Also, their full price cost of $60 per year is $1.15 per week. Cheaper than a paper subscription without all the other nonsense. No ads. No popup videos, fewer idiots in comments (trolls don't like to pay for access), etcBaywave1 wrote:As concerns The Athletic, timing is all. It's a VC funded enterprise raising lots of money and interested in growth. Numbers are private but here is a reasonable example of how it could work this year before it hits maturity when valuations and strategies will change.
Current subscription cost annually is roughly $50 per year. Investors are potentially paying 10x or even 20x for each new subscriber based on assumed valuations. If the latter, that's $1000 per head. You get 200 new subscribers in SELA market (or elsewhere) in the next four weeks who list Tulane as a favorite team, that's a potential $200,000 in accrued value to existing owners and early investors.
For $200,000 you might invest $10,000 to $20,000 or even more in generating original content in the short run. Yes that's equal to gross revenue. But again these folks are in a maximum growth mode and will spend on the margin to get customers so they get stupid valuation numbers like the unicorn startups do.
Sorry to delve into the weeds here and my numbers are admittedly soft, so please take them as such.

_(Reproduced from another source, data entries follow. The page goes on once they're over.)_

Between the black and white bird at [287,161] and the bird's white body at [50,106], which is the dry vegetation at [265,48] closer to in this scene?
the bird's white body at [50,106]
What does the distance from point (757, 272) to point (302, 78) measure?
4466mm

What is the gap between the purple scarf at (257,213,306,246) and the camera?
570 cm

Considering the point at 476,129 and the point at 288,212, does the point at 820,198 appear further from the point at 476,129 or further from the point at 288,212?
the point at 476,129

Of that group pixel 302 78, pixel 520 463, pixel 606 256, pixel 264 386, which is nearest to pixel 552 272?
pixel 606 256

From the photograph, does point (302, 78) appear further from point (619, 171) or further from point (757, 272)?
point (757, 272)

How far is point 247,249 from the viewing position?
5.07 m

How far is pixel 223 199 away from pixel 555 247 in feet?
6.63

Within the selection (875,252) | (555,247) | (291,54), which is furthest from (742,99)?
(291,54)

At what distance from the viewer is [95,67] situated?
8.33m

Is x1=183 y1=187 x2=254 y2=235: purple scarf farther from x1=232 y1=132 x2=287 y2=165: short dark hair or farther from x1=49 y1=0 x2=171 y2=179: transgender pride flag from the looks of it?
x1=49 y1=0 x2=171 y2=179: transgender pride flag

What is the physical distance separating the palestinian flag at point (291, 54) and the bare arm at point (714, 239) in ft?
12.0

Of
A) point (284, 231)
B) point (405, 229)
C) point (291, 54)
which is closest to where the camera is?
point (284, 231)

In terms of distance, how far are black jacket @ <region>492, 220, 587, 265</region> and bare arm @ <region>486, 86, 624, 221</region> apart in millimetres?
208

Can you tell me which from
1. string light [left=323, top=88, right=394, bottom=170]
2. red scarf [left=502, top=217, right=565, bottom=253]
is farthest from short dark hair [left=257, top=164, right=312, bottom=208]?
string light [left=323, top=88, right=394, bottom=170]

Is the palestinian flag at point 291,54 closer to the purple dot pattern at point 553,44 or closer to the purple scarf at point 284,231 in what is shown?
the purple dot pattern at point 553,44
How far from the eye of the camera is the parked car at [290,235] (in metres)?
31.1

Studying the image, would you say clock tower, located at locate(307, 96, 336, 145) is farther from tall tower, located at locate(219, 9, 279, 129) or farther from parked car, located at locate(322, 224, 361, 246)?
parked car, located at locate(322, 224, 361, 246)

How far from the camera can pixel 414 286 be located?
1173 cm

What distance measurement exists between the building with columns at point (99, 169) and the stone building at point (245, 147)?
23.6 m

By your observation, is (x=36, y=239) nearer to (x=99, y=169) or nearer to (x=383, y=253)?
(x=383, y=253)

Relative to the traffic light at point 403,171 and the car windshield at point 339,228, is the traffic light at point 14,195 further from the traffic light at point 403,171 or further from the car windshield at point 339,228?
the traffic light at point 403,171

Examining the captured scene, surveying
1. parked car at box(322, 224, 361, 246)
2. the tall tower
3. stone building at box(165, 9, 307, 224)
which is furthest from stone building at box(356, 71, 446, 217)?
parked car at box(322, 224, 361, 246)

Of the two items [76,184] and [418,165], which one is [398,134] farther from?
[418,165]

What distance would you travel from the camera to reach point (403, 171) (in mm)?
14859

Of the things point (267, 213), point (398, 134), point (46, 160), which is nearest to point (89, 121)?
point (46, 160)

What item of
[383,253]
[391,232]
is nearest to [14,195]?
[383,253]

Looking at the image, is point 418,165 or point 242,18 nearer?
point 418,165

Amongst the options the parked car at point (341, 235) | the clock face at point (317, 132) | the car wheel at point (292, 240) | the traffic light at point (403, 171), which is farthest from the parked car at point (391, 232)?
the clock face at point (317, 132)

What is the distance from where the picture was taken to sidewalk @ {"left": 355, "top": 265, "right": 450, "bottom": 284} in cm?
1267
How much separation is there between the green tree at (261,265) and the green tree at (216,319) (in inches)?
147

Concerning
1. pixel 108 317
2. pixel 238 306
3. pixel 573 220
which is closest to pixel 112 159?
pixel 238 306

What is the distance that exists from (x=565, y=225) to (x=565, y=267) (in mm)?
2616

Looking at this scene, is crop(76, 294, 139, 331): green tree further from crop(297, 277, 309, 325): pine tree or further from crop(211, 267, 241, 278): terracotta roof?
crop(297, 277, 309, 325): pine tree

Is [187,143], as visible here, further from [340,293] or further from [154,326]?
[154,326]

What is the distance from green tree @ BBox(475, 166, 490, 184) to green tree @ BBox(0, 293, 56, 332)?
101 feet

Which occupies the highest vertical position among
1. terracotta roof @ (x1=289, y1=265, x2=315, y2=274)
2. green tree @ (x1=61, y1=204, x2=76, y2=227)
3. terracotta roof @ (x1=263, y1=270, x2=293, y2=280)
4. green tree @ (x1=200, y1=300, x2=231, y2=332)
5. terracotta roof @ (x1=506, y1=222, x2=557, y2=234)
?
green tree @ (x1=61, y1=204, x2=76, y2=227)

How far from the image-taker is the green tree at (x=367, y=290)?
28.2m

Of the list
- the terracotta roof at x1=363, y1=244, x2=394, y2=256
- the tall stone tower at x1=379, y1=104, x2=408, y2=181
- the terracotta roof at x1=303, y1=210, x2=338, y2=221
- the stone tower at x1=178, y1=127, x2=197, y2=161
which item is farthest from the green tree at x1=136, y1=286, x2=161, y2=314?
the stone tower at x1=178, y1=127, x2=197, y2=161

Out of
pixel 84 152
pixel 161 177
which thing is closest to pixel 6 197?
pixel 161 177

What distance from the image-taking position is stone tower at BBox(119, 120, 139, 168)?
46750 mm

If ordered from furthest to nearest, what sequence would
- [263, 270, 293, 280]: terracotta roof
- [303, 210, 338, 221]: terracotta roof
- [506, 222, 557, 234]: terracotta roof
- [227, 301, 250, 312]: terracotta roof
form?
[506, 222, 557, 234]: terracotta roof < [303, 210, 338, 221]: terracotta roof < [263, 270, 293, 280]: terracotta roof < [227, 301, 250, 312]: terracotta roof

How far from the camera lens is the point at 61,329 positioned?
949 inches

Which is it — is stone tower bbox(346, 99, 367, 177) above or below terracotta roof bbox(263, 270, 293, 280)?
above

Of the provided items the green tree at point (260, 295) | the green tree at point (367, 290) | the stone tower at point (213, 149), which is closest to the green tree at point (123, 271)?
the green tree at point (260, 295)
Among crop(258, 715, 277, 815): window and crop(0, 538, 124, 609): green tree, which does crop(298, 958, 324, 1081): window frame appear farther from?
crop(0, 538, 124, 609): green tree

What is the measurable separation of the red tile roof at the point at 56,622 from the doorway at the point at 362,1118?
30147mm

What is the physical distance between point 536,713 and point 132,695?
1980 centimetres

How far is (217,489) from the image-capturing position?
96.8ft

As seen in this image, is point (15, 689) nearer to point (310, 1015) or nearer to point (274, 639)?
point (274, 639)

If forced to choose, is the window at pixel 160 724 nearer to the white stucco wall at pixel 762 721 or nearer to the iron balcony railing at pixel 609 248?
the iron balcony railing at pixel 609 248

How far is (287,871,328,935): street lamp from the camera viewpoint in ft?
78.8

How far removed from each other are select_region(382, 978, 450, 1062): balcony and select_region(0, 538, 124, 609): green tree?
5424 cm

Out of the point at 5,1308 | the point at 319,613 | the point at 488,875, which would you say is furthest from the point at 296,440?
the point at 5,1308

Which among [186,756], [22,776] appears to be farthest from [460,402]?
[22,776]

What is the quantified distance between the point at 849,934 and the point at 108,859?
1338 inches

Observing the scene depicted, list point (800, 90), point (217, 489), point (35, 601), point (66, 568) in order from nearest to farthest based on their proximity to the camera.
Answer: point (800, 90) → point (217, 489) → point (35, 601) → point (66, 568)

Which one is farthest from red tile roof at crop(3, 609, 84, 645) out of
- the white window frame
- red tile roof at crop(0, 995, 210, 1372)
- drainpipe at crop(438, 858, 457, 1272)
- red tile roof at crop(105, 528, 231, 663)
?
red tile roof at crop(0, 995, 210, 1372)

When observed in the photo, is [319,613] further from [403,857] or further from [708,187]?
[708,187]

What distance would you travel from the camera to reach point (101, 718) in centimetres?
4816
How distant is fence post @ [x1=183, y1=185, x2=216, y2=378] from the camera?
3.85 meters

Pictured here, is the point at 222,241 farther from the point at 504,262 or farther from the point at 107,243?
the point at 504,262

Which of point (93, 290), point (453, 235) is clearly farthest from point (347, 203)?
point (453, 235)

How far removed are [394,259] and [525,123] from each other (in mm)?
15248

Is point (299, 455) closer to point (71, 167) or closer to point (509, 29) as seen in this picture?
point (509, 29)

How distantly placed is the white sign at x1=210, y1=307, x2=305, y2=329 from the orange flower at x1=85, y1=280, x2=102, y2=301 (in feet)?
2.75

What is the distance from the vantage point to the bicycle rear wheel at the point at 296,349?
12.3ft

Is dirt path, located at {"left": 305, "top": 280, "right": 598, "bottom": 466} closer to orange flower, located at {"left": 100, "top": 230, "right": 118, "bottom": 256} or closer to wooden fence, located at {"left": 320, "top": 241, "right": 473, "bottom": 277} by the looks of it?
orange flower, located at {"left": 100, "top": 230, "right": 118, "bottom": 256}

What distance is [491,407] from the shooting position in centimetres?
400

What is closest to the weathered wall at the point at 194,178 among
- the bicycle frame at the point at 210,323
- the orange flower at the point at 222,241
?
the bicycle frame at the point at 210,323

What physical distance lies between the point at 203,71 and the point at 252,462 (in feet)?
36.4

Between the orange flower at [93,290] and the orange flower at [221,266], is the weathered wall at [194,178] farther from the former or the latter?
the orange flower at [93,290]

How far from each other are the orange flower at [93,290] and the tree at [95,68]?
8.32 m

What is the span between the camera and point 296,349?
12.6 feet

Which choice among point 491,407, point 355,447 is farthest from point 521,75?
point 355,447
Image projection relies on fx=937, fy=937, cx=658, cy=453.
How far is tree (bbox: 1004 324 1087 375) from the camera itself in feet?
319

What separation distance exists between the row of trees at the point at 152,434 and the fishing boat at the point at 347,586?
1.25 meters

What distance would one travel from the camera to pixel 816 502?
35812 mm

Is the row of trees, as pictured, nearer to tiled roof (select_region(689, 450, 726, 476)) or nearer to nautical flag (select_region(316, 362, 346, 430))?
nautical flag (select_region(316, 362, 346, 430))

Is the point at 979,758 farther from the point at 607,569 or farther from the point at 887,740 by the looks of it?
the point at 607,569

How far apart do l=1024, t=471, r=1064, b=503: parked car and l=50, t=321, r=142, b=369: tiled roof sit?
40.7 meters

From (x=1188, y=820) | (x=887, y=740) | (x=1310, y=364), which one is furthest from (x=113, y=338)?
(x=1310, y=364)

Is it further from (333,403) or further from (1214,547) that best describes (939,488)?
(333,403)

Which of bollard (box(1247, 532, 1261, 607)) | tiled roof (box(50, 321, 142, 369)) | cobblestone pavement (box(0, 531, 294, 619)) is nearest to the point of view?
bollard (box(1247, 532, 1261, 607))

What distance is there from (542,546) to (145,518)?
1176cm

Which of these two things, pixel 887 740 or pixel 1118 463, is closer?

But the business strategy itself is not. If you people want to see more local informed media covering Tulane with related content, here is your chance. For a while (I can't guess how long), each subscription dollar of yours is actually worth ten or twenty or even more to this business. Ideally when they reach maturity, the Tulane coverage is baked in and we don't have to worry so much about it being cut back dramatically like TP/nola.com has done over the past two decades. I'll worry about that problem when it arises.
Meanwhile you won't need to waste your time emailing/texting the sports editor of nola.com any more, thank god.